Parties cannot afford double standards on foreign contributions, one for them and one for civil society.
With the Delhi High Court holding both the Congress and BJP in violation of the Foreign Contribution Regulation Act (FCRA) for accepting funding from international mining giant Vedanta, the shoe is now on the government’s foot. Given the alacrity with which it has deployed FCRA provisions against NGOs, the Delhi HC’s ruling is a major embarrassment to the government. In the last 10 years, the UPA has often clamped down on civil society organisations under the FCRA, adding teeth in 2010 to its already stringent norms.
Whether for an activist campaign or an academic gathering, the Union home ministry has employed the FCRA to delay or revoke licences to non-profits, often on seemingly flimsy grounds. In 2012, the MHA refused to sanction a request by the think tank, PRS Legislative Research, to obtain a foreign grant for its legislative assistants scheme.
A few civil society groups were hauled up under the FCRA the same year for allegedly accepting foreign funding to back the anti-nuclear Kudankulam protests. The Dantewada-based Vanvasi Chetna Ashram, founded by an outspoken critic of the Salwa Judum, saw its FCRA permit cancelled in “public interest”. Together with its restrictive visa regime and targeted application of the Foreigners Act, the FCRA had almost become a government instrument for suppressing dissenting perspectives. The 2010 amendments, strengthening the act, were cleared by a bipartisan parliamentary committee.

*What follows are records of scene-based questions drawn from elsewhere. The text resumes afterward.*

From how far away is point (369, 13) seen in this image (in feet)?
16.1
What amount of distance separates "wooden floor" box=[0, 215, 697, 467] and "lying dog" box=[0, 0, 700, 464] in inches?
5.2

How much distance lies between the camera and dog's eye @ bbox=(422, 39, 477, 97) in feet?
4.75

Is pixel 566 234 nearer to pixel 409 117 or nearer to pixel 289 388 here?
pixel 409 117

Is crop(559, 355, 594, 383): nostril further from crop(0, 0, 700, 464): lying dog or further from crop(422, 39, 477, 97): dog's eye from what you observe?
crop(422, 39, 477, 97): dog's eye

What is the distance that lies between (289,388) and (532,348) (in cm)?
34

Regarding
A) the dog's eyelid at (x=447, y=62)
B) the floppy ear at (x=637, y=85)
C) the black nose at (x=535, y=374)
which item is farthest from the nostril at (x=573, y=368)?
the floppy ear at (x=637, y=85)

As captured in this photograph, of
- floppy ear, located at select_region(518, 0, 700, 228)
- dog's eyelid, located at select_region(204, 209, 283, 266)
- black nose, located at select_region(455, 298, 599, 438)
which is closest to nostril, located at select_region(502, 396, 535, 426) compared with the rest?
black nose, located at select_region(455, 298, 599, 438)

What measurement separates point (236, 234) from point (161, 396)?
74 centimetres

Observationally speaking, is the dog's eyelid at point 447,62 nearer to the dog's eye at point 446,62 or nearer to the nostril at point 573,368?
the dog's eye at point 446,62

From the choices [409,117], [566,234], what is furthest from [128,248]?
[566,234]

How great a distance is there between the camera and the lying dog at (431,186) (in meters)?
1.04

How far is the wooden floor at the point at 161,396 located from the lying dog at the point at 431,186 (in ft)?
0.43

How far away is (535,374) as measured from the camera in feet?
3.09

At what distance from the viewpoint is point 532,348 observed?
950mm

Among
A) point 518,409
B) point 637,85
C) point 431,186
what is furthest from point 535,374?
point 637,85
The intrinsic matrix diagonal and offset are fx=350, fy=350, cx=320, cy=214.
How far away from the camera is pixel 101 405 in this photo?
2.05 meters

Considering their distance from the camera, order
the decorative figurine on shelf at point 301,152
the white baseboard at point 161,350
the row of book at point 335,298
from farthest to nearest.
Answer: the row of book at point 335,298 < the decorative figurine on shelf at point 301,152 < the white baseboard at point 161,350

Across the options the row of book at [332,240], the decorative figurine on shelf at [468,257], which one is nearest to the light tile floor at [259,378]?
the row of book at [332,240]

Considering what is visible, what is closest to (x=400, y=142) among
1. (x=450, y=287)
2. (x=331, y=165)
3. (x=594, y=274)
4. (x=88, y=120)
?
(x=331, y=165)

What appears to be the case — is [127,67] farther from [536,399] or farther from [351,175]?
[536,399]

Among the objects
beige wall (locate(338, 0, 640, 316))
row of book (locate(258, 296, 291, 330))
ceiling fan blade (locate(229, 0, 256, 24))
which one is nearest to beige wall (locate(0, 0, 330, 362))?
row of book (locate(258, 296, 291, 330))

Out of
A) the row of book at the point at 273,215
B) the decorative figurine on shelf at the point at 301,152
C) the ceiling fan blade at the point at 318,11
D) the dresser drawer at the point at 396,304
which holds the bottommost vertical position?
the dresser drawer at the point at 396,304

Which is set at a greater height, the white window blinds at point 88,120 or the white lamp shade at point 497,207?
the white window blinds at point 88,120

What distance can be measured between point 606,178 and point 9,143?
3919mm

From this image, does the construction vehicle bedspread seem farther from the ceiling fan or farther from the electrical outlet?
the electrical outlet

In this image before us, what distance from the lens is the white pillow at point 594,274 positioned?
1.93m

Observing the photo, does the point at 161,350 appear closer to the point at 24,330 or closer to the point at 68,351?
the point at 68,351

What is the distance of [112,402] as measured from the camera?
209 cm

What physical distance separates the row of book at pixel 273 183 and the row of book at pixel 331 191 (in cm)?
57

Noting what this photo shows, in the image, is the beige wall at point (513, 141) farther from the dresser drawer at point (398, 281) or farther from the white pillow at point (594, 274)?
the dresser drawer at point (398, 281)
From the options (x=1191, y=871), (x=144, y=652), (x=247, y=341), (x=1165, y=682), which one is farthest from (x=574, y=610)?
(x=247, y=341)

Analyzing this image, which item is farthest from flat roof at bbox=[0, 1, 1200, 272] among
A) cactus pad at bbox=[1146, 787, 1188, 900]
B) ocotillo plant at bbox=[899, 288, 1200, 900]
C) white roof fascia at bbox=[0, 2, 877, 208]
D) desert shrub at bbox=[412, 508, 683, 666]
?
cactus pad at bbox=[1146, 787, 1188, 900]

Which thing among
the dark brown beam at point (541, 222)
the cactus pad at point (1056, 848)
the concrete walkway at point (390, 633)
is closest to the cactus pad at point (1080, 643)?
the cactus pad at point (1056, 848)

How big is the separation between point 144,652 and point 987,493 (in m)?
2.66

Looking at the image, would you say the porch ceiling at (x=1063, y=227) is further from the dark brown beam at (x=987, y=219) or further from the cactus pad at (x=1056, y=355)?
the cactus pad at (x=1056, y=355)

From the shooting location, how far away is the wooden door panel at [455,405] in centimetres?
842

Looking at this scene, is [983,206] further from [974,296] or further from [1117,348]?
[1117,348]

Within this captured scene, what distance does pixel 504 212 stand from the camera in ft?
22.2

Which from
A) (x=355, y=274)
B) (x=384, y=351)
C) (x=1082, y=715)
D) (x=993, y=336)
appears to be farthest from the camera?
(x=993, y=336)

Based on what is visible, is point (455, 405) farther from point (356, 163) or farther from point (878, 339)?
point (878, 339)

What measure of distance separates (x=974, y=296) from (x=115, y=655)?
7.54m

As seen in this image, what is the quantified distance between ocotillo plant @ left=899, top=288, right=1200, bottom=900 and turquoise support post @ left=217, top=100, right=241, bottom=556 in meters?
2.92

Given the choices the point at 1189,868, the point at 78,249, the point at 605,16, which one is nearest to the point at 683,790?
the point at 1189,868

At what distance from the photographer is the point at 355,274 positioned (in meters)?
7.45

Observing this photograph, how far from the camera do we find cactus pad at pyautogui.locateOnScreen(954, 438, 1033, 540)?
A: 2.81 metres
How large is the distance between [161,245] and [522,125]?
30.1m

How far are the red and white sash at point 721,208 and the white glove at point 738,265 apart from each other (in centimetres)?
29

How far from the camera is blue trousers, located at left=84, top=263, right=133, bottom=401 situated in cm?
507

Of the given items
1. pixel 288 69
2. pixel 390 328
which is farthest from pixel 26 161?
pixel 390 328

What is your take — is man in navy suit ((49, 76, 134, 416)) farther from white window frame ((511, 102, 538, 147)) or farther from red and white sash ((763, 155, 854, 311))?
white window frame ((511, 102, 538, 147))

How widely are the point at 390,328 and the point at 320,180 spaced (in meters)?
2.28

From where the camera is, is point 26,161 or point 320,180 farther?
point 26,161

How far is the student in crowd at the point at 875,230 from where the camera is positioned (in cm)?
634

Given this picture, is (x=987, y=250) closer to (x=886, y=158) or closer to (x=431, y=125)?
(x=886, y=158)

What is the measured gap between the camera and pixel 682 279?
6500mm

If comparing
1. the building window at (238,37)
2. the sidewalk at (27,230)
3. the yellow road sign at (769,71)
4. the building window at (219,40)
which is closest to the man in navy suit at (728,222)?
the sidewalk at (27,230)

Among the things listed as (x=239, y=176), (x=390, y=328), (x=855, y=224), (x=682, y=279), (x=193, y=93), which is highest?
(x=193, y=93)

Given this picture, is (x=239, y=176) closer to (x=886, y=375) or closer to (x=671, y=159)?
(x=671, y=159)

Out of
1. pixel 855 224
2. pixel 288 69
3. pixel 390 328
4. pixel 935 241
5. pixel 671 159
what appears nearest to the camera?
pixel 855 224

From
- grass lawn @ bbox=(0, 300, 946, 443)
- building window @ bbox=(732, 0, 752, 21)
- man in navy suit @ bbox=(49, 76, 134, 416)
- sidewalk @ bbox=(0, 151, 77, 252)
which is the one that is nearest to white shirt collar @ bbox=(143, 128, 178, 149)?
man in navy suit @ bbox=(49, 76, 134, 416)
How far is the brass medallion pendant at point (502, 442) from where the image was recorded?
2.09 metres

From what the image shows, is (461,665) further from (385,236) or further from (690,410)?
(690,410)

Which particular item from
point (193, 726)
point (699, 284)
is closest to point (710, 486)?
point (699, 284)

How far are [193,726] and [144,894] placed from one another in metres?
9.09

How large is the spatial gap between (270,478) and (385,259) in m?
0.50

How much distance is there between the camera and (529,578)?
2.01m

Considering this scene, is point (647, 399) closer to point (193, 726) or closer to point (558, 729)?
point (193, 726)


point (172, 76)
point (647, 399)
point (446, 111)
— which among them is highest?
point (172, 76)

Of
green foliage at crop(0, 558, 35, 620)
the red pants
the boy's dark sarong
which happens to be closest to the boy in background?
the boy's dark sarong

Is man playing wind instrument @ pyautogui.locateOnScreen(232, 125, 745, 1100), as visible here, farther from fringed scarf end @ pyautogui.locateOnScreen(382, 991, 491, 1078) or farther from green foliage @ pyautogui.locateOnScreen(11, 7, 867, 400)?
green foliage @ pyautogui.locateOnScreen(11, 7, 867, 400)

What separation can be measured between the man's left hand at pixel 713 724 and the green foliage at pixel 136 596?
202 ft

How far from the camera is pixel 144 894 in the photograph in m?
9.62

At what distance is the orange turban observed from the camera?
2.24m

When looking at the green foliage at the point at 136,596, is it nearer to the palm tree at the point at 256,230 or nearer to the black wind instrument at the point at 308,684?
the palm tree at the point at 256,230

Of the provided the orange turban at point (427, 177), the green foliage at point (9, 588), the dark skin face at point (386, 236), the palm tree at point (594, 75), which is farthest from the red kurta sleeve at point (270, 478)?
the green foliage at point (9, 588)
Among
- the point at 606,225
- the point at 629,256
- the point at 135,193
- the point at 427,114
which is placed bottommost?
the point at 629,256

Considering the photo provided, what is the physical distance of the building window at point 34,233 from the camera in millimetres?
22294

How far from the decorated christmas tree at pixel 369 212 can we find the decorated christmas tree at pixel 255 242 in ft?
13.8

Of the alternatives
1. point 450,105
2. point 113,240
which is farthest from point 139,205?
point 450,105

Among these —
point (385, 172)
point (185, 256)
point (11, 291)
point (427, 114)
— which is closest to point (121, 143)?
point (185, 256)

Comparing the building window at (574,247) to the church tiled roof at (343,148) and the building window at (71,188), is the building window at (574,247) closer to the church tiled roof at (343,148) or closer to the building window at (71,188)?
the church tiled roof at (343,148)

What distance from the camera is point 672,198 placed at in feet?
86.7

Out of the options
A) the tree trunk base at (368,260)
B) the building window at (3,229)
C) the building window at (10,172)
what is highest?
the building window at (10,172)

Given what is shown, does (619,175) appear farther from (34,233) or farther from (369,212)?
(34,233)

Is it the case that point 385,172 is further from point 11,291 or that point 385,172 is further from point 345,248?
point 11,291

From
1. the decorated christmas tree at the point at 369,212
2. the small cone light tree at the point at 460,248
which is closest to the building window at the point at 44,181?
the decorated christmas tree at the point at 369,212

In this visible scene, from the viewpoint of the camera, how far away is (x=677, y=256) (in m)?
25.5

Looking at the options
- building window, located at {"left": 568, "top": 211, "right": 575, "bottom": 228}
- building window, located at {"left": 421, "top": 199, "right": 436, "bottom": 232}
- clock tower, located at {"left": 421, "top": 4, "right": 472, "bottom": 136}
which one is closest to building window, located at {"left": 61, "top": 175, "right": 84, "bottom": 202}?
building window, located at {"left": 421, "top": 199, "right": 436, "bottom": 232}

Consider then home minister P. Chidambaram’s remarks during the parliamentary debate on the FCRA amendments in 2010: “if you want to access foreign money, then one has to come under a system of regulation… certain categories are totally prohibited… A political party must be prohibited.” It is unsurprising, then, that there were consequences for the Congress in accepting a contribution from Vedanta, a company incorporated outside India.
That the government made a concerted effort to investigate the Aam Aadmi Party’s foreign funds, while turning the other way for such contributions to its own party and the BJP, suggests double standards.
The FCRA cannot be applied unevenly by the government. The same disclosure norms and monitoring procedure that are required of NGOs should bear on political parties. It is important not to let the “foreign hand” argument become a coercive tool in the hands of government.